TEXT SECTION:
The United States agrees that the following district of
country, to wit, viz: commencing on the east bank of the
Missouri river where the 46th parallel of north latitude
crosses the same, thence along low-water mark down said
east bank to a point opposite where the northern line of
the State of Nebraska strikes the river, thence west
across said river, and along the northern line of
Nebraska to the 104th degree of longitude west from
Greenwich, thence north on said meridian to a point
where the 46th parallel of north latitude intercepts the
same, thence due east along said parallel to the place
of beginning; and in addition thereto, all existing
reservations of the east back of said river, shall be
and the same is, set apart for the absolute and
undisturbed use and occupation of the Indians herein
named, and for such other friendly tribes or individual
Indians as from time to time they may be willing, with
the consent of the United States, to admit amongst them;
and the United States now solemnly agrees that no
persons, except those herein designated and authorized
so to do, and except such officers, agents, and
employees of the government as may be authorized to
enter upon Indian reservations in discharge of duties
enjoined by law, shall ever be permitted to pass over,
settle upon, or reside in the territory described in
this article, or in such territory as may be added to
this reservation for the use of said Indians, and
henceforth they will and do hereby relinquish all claims
or right in and to any portion of the United States or
Territories, except such as is embraced within the
limits aforesaid, and except as hereinafter provided.
ARTICLE III.
If it should appear from actual survey or other
satisfactory examination of said tract of land that it
contains less than 160 acres of tillable land for each
person who, at the time, may be authorized to reside on
it under the provisions of this treaty, and a very
considerable number of such persons hsall be disposed to
comence cultivating the soil as farmers, the United
States agrees to set apart, for the use of said Indians,
as herein provided, such additional quantity of arable
land, adjoining to said reservation, or as near to the
same as it can be obtained, as may be required to
provide the necessary amount.
ARTICLE IV.

GIVEN REQUEST 1:
Repeat the treaty excerpt in full, word for word.
The treaty excerpt and the rows that follow it are unrelated to each other.

INPUT ROWS:

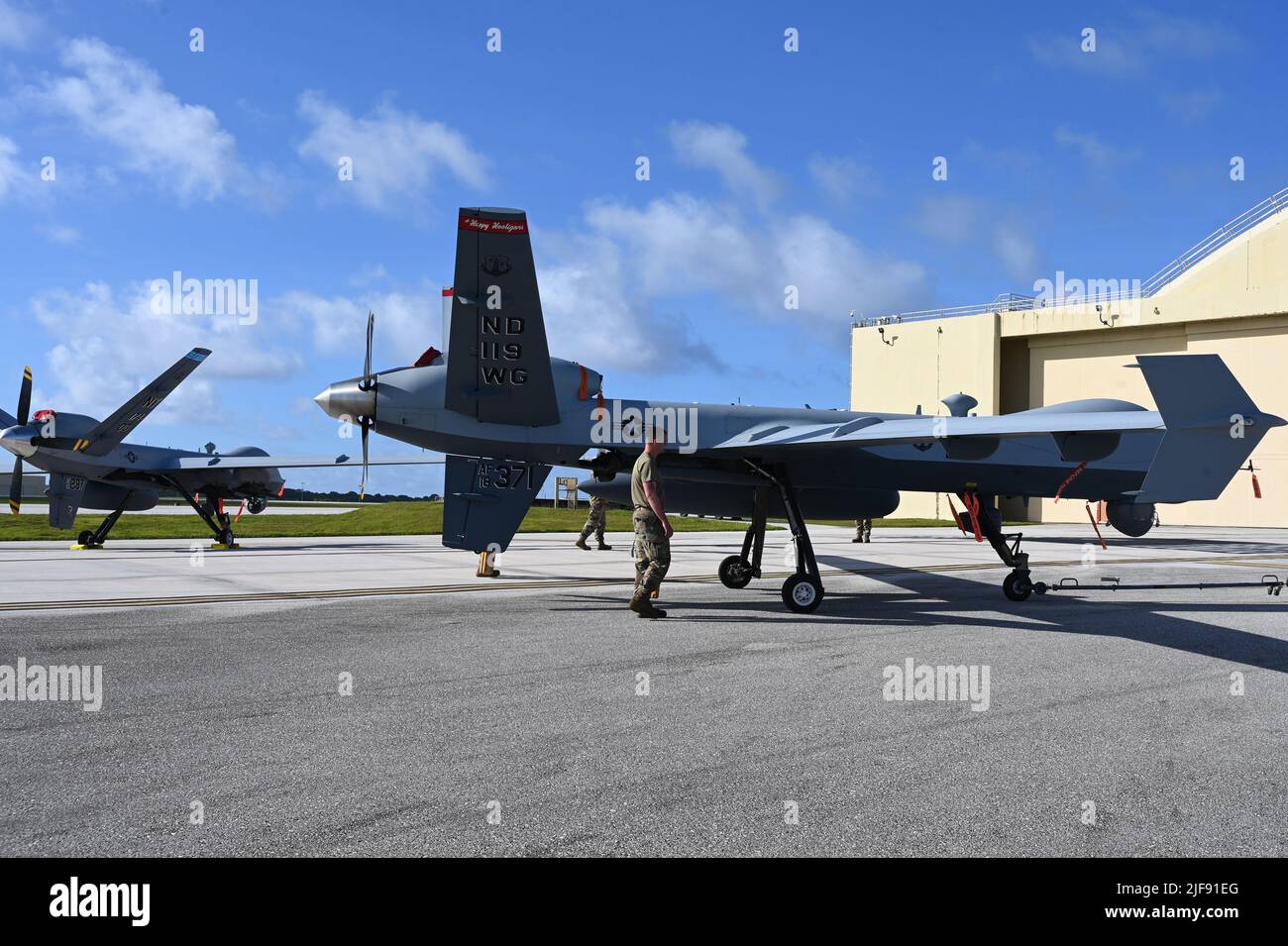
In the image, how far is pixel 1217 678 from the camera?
294 inches

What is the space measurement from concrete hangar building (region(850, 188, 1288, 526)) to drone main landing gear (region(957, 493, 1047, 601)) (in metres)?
36.6

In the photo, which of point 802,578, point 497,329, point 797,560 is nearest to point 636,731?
point 497,329

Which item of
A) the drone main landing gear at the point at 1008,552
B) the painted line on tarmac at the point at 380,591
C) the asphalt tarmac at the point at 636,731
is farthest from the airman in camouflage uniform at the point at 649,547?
the drone main landing gear at the point at 1008,552

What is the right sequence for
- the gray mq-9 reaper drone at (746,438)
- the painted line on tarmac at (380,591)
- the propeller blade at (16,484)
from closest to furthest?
1. the gray mq-9 reaper drone at (746,438)
2. the painted line on tarmac at (380,591)
3. the propeller blade at (16,484)

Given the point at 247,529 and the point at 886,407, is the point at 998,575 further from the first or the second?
the point at 886,407

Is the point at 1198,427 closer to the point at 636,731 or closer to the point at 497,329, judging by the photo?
the point at 636,731

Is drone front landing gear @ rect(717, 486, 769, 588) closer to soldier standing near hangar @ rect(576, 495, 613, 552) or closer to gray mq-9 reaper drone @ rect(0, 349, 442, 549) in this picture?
soldier standing near hangar @ rect(576, 495, 613, 552)

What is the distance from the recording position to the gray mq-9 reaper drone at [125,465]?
23.2 metres

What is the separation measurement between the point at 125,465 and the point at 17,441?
2599 millimetres

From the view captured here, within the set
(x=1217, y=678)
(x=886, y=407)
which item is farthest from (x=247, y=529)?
(x=886, y=407)

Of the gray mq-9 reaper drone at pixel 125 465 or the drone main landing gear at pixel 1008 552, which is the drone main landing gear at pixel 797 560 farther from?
the gray mq-9 reaper drone at pixel 125 465

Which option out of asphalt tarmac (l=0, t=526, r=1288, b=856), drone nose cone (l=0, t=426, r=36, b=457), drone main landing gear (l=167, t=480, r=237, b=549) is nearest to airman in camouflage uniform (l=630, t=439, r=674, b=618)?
asphalt tarmac (l=0, t=526, r=1288, b=856)

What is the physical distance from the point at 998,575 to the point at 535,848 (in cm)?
1653

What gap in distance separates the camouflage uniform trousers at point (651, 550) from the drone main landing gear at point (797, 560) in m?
1.94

GIVEN REQUEST 2:
Rewrite the stretch of the rows from the line containing "Of the gray" through the end of the rows, replacing "drone nose cone" with "drone sensor turret" and changing nothing else. Give only that stretch.

TASK OUTPUT 1:
The United States agrees that the following district of
country, to wit, viz: commencing on the east bank of the
Missouri river where the 46th parallel of north latitude
crosses the same, thence along low-water mark down said
east bank to a point opposite where the northern line of
the State of Nebraska strikes the river, thence west
across said river, and along the northern line of
Nebraska to the 104th degree of longitude west from
Greenwich, thence north on said meridian to a point
where the 46th parallel of north latitude intercepts the
same, thence due east along said parallel to the place
of beginning; and in addition thereto, all existing
reservations of the east back of said river, shall be
and the same is, set apart for the absolute and
undisturbed use and occupation of the Indians herein
named, and for such other friendly tribes or individual
Indians as from time to time they may be willing, with
the consent of the United States, to admit amongst them;
and the United States now solemnly agrees that no
persons, except those herein designated and authorized
so to do, and except such officers, agents, and
employees of the government as may be authorized to
enter upon Indian reservations in discharge of duties
enjoined by law, shall ever be permitted to pass over,
settle upon, or reside in the territory described in
this article, or in such territory as may be added to
this reservation for the use of said Indians, and
henceforth they will and do hereby relinquish all claims
or right in and to any portion of the United States or
Territories, except such as is embraced within the
limits aforesaid, and except as hereinafter provided.
ARTICLE III.
If it should appear from actual survey or other
satisfactory examination of said tract of land that it
contains less than 160 acres of tillable land for each
person who, at the time, may be authorized to reside on
it under the provisions of this treaty, and a very
considerable number of such persons hsall be disposed to
comence cultivating the soil as farmers, the United
States agrees to set apart, for the use of said Indians,
as herein provided, such additional quantity of arable
land, adjoining to said reservation, or as near to the
same as it can be obtained, as may be required to
provide the necessary amount.
ARTICLE IV.

TASK OUTPUT 2:
Of the gray mq-9 reaper drone at pixel 125 465 or the drone main landing gear at pixel 1008 552, which is the drone main landing gear at pixel 797 560 farther from?
the gray mq-9 reaper drone at pixel 125 465

Which option out of asphalt tarmac (l=0, t=526, r=1288, b=856), drone sensor turret (l=0, t=426, r=36, b=457), drone main landing gear (l=167, t=480, r=237, b=549) is nearest to airman in camouflage uniform (l=630, t=439, r=674, b=618)?
asphalt tarmac (l=0, t=526, r=1288, b=856)

What is the physical distance from the point at 998,575 to the point at 535,848 (in cm)?
1653

What gap in distance separates the camouflage uniform trousers at point (651, 550) from the drone main landing gear at point (797, 560) in m?
1.94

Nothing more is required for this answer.